Manar had not been a stranger to DJing and electronic music in Morocco however. Attending “some festivals” and “rave parties,” she encountered a sound that leaned to “Trance and psychedelic stuff and hard Techno,” but it wasn’t until she started DJing herself that she started to explore the vast expanse of her own musical influences. It’s “music from Morocco or Africa, mixed with music that I love and discovered in France,” she considers. 

Today she “can play hard Techno and Disco and other stuff,” interwoven with those Arabic and African influences. With few others exploring these eclectic dimensions from the booth today, she has been left largely to her own devices and has prospected the limits of her own formative tastes extensively through her sets and her radio show on Rinse FM.

A mere two years after making her debut as a DJ Glitter 55 was inducted in the Rinse FM family as a resident for their French station and soon thereafter started playing around Europe and further afield. She “was amazed” when the call from Rinse FM came so soon after picking up DJing, but she is certainly a unique entity on the Radio’s programming schedule today. Her show “Atay Time” sees her “invite the artists that I love” from “all over the world” retaining that obvious connection with her own roots as  guests like Lara Sarkissian and Jabes represent a vast global diaspora. 

Artists and DJs like these and Glitter 55 herself  have brought a distinctive Arab sound to these western contexts in what is beginning to feel more than just a moment for our scene. Ignoring for a moment that people like Acid Arab and Asian Dub Foundation have experimented with Arab and Eastern sounds in electronic club music for some time, artists like Glitter 55 are breathing a new life into the clubbing landscape, by bringing something unique and contemporary to fore. 

In Paris, she has found a scene that shares the ideology. “It’s not a specific place,” however, “it’s different venues and promoted by collectives, who get people from all across the Arab world.” It’s “represented by artists from Africa living in Paris,” people like ”Deena Abdelwahed from Tunisia” but it’s not merely contained in Paris either. It’s also “in Amsterdam, where there’s a lot of parties being promoted by people from the Arab world.” 

The sound has reached Oslo too on occasion, with the likes of Sama AbdulHadi and Omar Soleymann making visits to Norway in the recent past and it certainly has captured an audience here too as we witnessed from the turn out for Glitter 55 and Acid Arab for the Oslo World event. 

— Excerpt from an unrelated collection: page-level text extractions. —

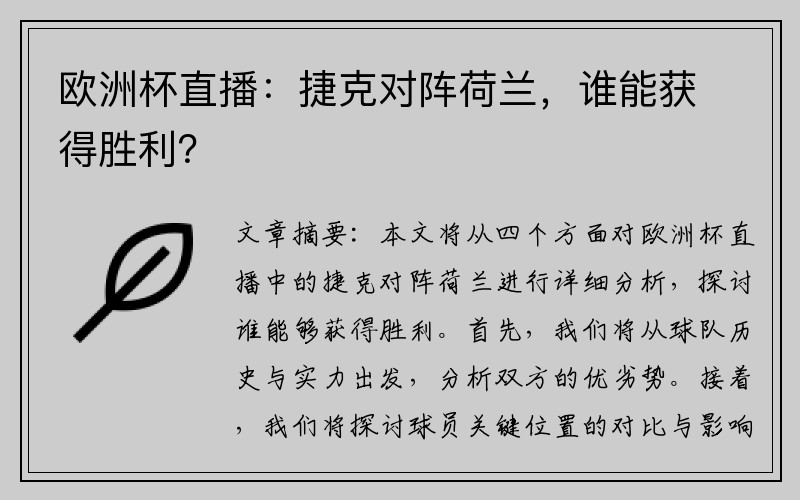 欧洲杯直播：捷克对阵荷兰，谁能获得胜利？

文章摘要：本文将从四个方面对欧洲杯直播中的捷克对阵荷兰进行详细分析，探讨谁能够获得胜利。首先，我们将从球队历史与实力出发，分析双方的优劣势。接着，我们将探讨球员关键位置的对比与影响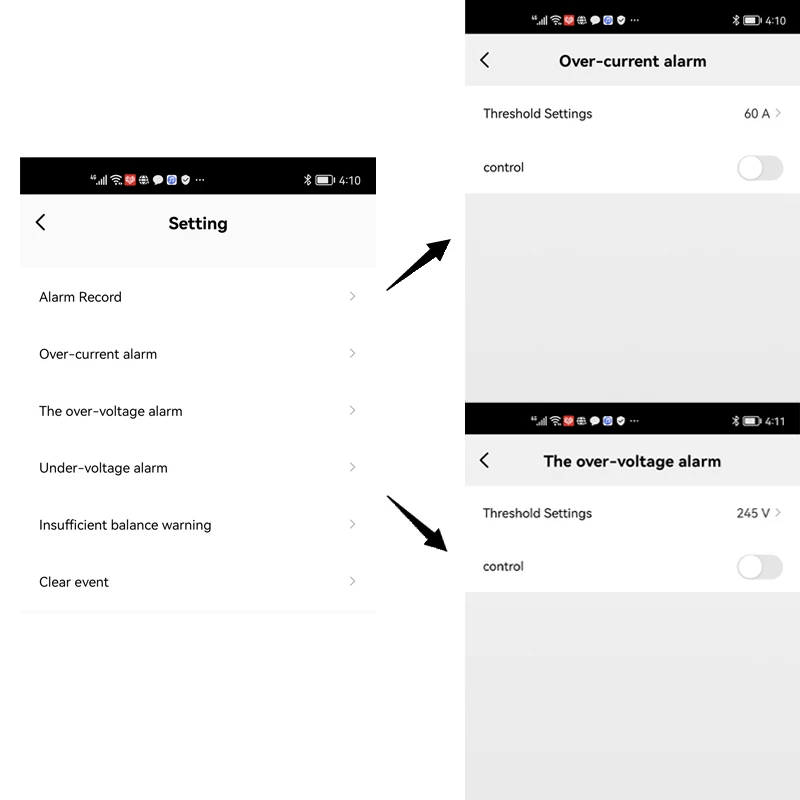 4:10

Setting

Alarm Record

Over-current alarm

The over-voltage alarm

Under-voltage alarm

Insufficient balance warning

Clear event

4:10

Over-current alarm

Threshold Settings 60 A

control

4:11

The over-voltage alarm

Threshold Settings 245 V

control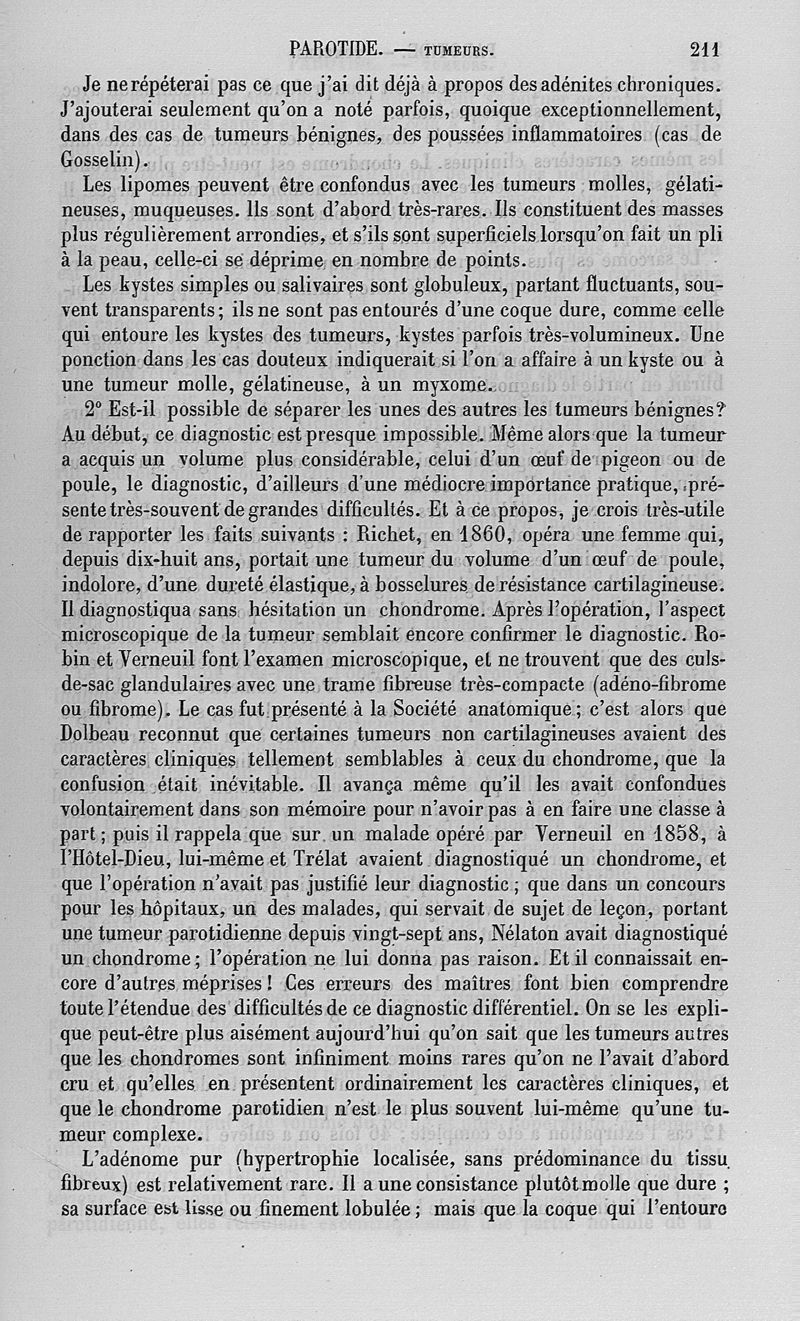 PAROTIDE. — TUMEURS. 211

Je ne répéterai pas ce que j'ai dit déjà à propos des adénites chroniques. J'ajouterai seulement qu'on a noté parfois, quoique exceptionnellement, dans des cas de tumeurs bénignes, des poussées inflammatoires (cas de Gosselin).

Les lipomes peuvent être confondus avec les tumeurs molles, gélatineuses, muqueuses. Ils sont d'abord très-rares. Ils constituent des masses plus régulièrement arrondies, et s'ils sont superficiels lorsqu'on fait un pli à la peau, celle-ci se déprime en nombre de points.

Les kystes simples ou salivaires sont globuleux, partant fluctuants, souvent transparents; ils ne sont pas entourés d'une coque dure, comme celle qui entoure les kystes des tumeurs, kystes parfois très-volumineux. Une ponction dans les cas douteux indiquerait si l'on a affaire à un kyste ou à une tumeur molle, gélatineuse, à un myxome.

2° Est-il possible de séparer les unes des autres les tumeurs bénignes? Au début, ce diagnostic est presque impossible. Même alors que la tumeur a acquis un volume plus considérable, celui d'un œuf de pigeon ou de poule, le diagnostic, d'ailleurs d'une médiocre importance pratique, présente très-souvent de grandes difficultés. Et à ce propos, je crois très-utile de rapporter les faits suivants : Richet, en 1860, opéra une femme qui, depuis dix-huit ans, portait une tumeur du volume d'un œuf de poule, indolore, d'une dureté élastique, à bosselures de résistance cartilagineuse. Il diagnostiqua sans hésitation un chondrome. Après l'opération, l'aspect microscopique de la tumeur semblait encore confirmer le diagnostic. Robin et Verneuil font l'examen microscopique, et ne trouvent que des culs-de-sac glandulaires avec une trame fibreuse très-compacte (adéno-fibrome ou fibrome). Le cas fut présenté à la Société anatomique; c'est alors que Dolbeau reconnut que certaines tumeurs non cartilagineuses avaient des caractères cliniques tellement semblables à ceux du chondrome, que la confusion était inévitable. Il avança même qu'il les avait confondues volontairement dans son mémoire pour n'avoir pas à en faire une classe à part; puis il rappela que sur un malade opéré par Verneuil en 1858, à l'Hôtel-Dieu, lui-même et Trélat avaient diagnostiqué un chondrome, et que l'opération n'avait pas justifié leur diagnostic; que dans un concours pour les hôpitaux, un des malades, qui servait de sujet de leçon, portant une tumeur parotidienne depuis vingt-sept ans, Nélaton avait diagnostiqué un chondrome; l'opération ne lui donna pas raison. Et il connaissait encore d'autres méprises! Ces erreurs des maîtres font bien comprendre toute l'étendue des difficultés de ce diagnostic différentiel. On se les explique peut-être plus aisément aujourd'hui qu'on sait que les tumeurs autres que les chondromes sont infiniment moins rares qu'on ne l'avait d'abord cru et qu'elles en présentent ordinairement les caractères cliniques, et que le chondrome parotidien n'est le plus souvent lui-même qu'une tumeur complexe.

L'adénome pur (hypertrophie localisée, sans prédominance du tissu fibreux) est relativement rare. Il a une consistance plutôt molle que dure; sa surface est lisse ou finement lobulée; mais que la coque qui l'entoure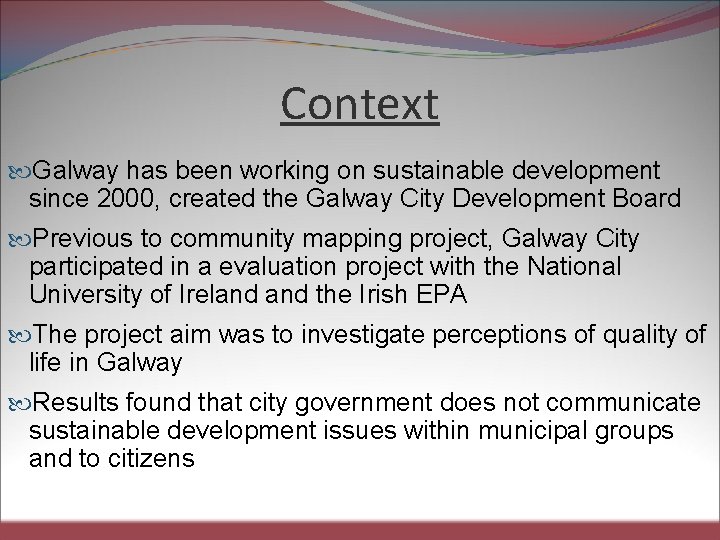 Context

Galway has been working on sustainable development since 2000, created the Galway City Development Board

Previous to community mapping project, Galway City participated in a evaluation project with the National University of Ireland and the Irish EPA

The project aim was to investigate perceptions of quality of life in Galway

Results found that city government does not communicate sustainable development issues within municipal groups and to citizens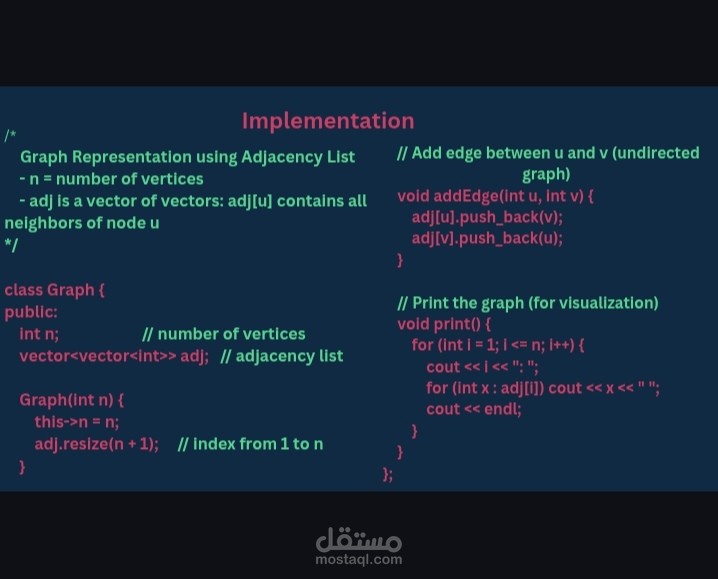 Implementation

/*
Graph Representation using Adjacency List
- n = number of vertices
- adj is a vector of vectors: adj[u] contains all neighbors of node u
*/

class Graph {
public:
int n; // number of vertices
vector<vector<int>> adj; // adjacency list

Graph(int n) {
this->n = n;
adj.resize(n + 1); // index from 1 to n
}

// Add edge between u and v (undirected graph)
void addEdge(int u, int v) {
adj[u].push_back(v);
adj[v].push_back(u);
}

// Print the graph (for visualization)
void print() {
for (int i = 1; i <= n; i++) {
cout << i << ": ";
for (int x : adj[i]) cout << x << " ";
cout << endl;
}
}
};

مستقل
mostaql.com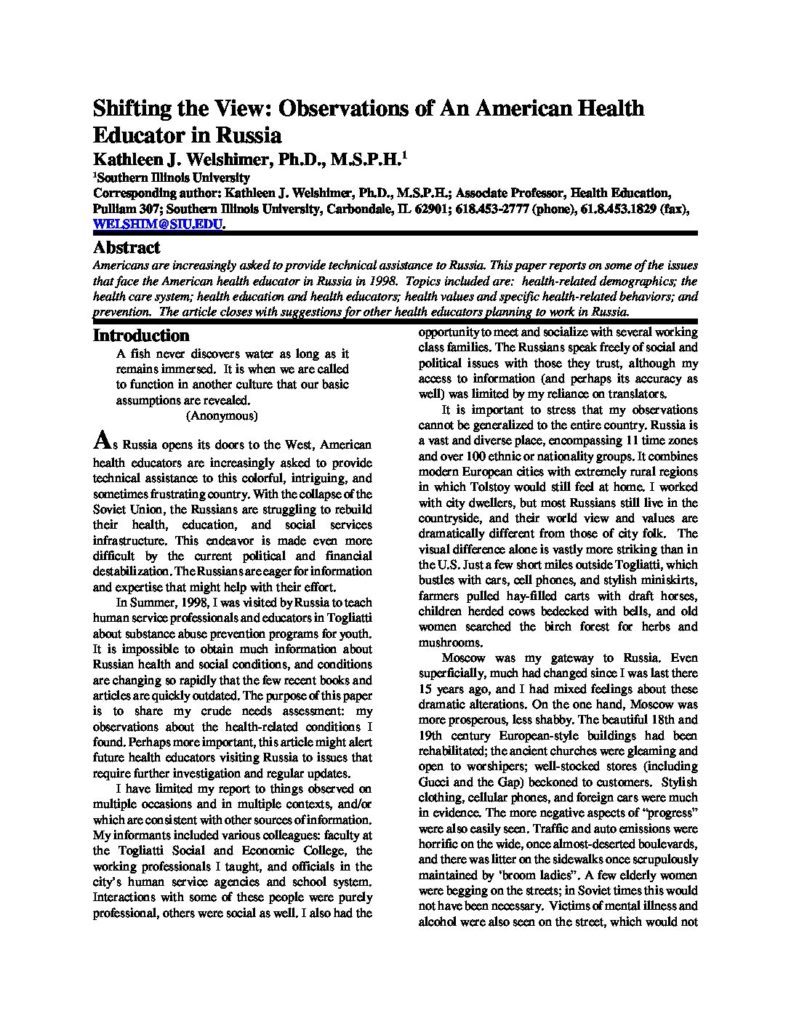 Shifting the View: Observations of An American Health Educator in Russia

Kathleen J. Welshimer, Ph.D., M.S.P.H.$^1$

$^1$Southern Illinois University

Corresponding author: Kathleen J. Welshimer, Ph.D., M.S.P.H.; Associate Professor, Health Education, Pulliam 307; Southern Illinois University, Carbondale, IL 62901; 618.453-2777 (phone), 61.8.453.1829 (fax), WELSHIM@SIU.EDU.

Abstract

Americans are increasingly asked to provide technical assistance to Russia. This paper reports on some of the issues that face the American health educator in Russia in 1998. Topics included are: health-related demographics; the health care system; health education and health educators; health values and specific health-related behaviors; and prevention. The article closes with suggestions for other health educators planning to work in Russia.

Introduction

A fish never discovers water as long as it remains immersed. It is when we are called to function in another culture that our basic assumptions are revealed.
(Anonymous)

As Russia opens its doors to the West, American health educators are increasingly asked to provide technical assistance to this colorful, intriguing, and sometimes frustrating country. With the collapse of the Soviet Union, the Russians are struggling to rebuild their health, education, and social services infrastructure. This endeavor is made even more difficult by the current political and financial destabilization. The Russians are eager for information and expertise that might help with their effort.

In Summer, 1998, I was visited by Russia to teach human service professionals and educators in Togliatti about substance abuse prevention programs for youth. It is impossible to obtain much information about Russian health and social conditions, and conditions are changing so rapidly that the few recent books and articles are quickly outdated. The purpose of this paper is to share my crude needs assessment: my observations about the health-related conditions I found. Perhaps more important, this article might alert future health educators visiting Russia to issues that require further investigation and regular updates.

I have limited my report to things observed on multiple occasions and in multiple contexts, and/or which are consistent with other sources of information. My informants included various colleagues: faculty at the Togliatti Social and Economic College, the working professionals I taught, and officials in the city's human service agencies and school system. Interactions with some of these people were purely professional, others were social as well. I also had the opportunity to meet and socialize with several working class families. The Russians speak freely of social and political issues with those they trust, although my access to information (and perhaps its accuracy as well) was limited by my reliance on translators.

It is important to stress that my observations cannot be generalized to the entire country. Russia is a vast and diverse place, encompassing 11 time zones and over 100 ethnic or nationality groups. It combines modern European cities with extremely rural regions in which Tolstoy would still feel at home. I worked with city dwellers, but most Russians still live in the countryside, and their world view and values are dramatically different from those of city folk. The visual difference alone is vastly more striking than in the U.S. Just a few short miles outside Togliatti, which bustles with cars, cell phones, and stylish miniskirts, farmers pulled hay-filled carts with draft horses, children herded cows bedecked with bells, and old women searched the birch forest for herbs and mushrooms.

Moscow was my gateway to Russia. Even superficially, much had changed since I was last there 15 years ago, and I had mixed feelings about these dramatic alterations. On the one hand, Moscow was more prosperous, less shabby. The beautiful 18th and 19th century European-style buildings had been rehabilitated; the ancient churches were gleaming and open to worshipers; well-stocked stores (including Gucci and the Gap) beckoned to customers. Stylish clothing, cellular phones, and foreign cars were much in evidence. The more negative aspects of "progress" were also easily seen. Traffic and auto emissions were horrific on the wide, once almost-deserted boulevards, and there was litter on the sidewalks once scrupulously maintained by 'broom ladies". A few elderly women were begging on the streets; in Soviet times this would not have been necessary. Victims of mental illness and alcohol were also seen on the street, which would not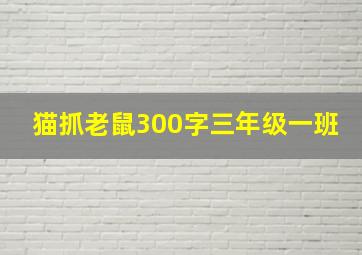 猫抓老鼠300字三年级一班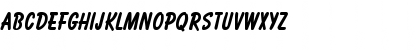 ABCDEFGHIJKLMNOPQRSTUVWXYZ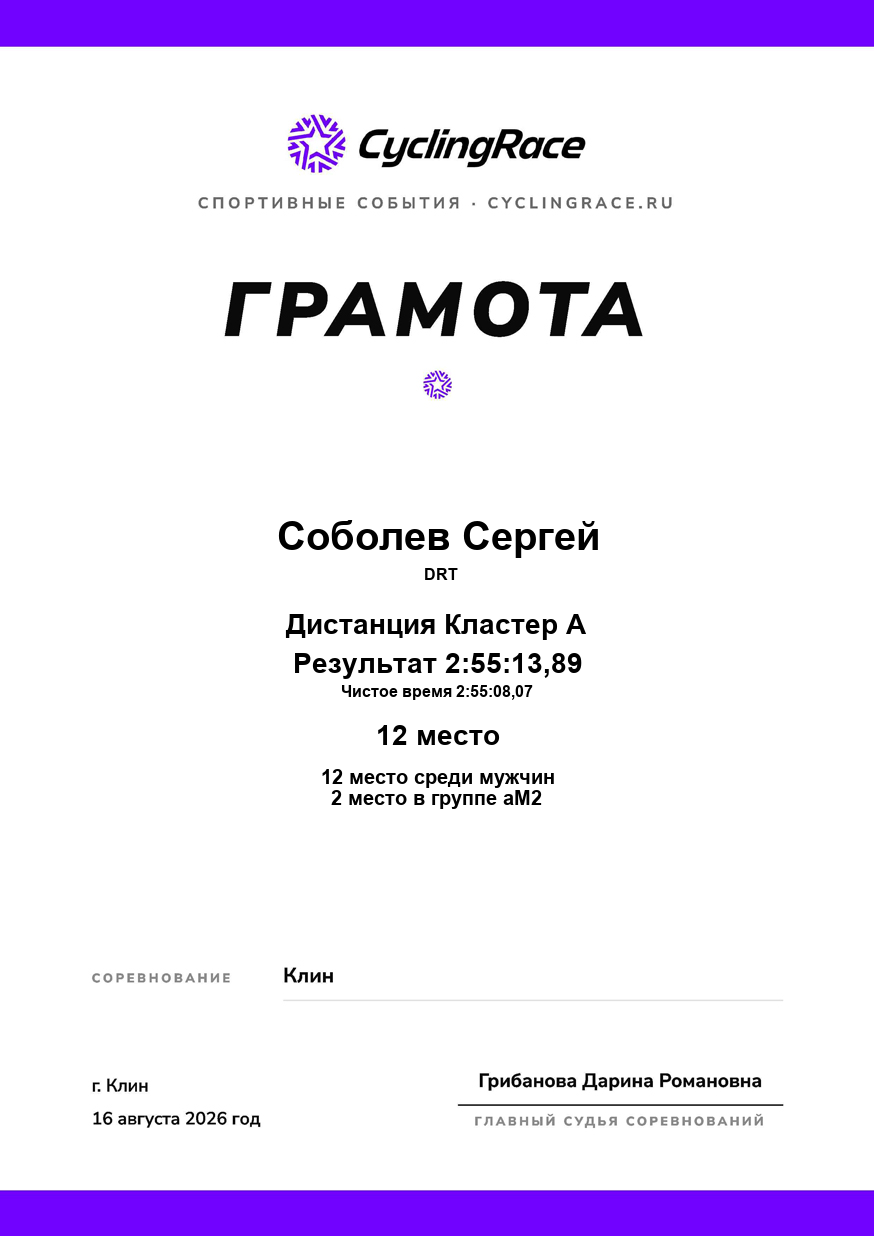 CyclingRace

СПОРТИВНЫЕ СОБЫТИЯ · CYCLINGRACE.RU

ГРАМОТА

Соболев Сергей
DRT

Дистанция Кластер А
Результат 2:55:13,89
Чистое время 2:55:08,07

12 место

12 место среди мужчин
2 место в группе аМ2

СОРЕВНОВАНИЕ Клин

г. Клин
16 августа 2026 год

Грибанова Дарина Романовна
ГЛАВНЫЙ СУДЬЯ СОРЕВНОВАНИЙ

Even within that wider appreciation for Arab and African sounds within a western musical dialect, Glitter 55 remains different. Her Chaabi influence which is “more about the  melody and the drums, the rhythmic structures of the sound” make for interesting bedfellows with the bass heavy rhythms of gqom and the blank slate that Techno and Bass music provides for these sounds as a platform. “You can mix the two quite easily,” says Manar “with the rhythmic structure” finding an interesting sympathy between genres like “bass music” and the very same “Egyptian music” she grew up listening to as a child. It’s music that resonates with western audiences as well their African and Arab counterparts, with the only difference being that “people sing along”  to the music back home.

People might not be singing along to the music at Jaeger on the night, but regardless, it’s made an indelible mark on the crowd as the 150 beats per minute subsides into quiet before a cheer erupts in the quiet.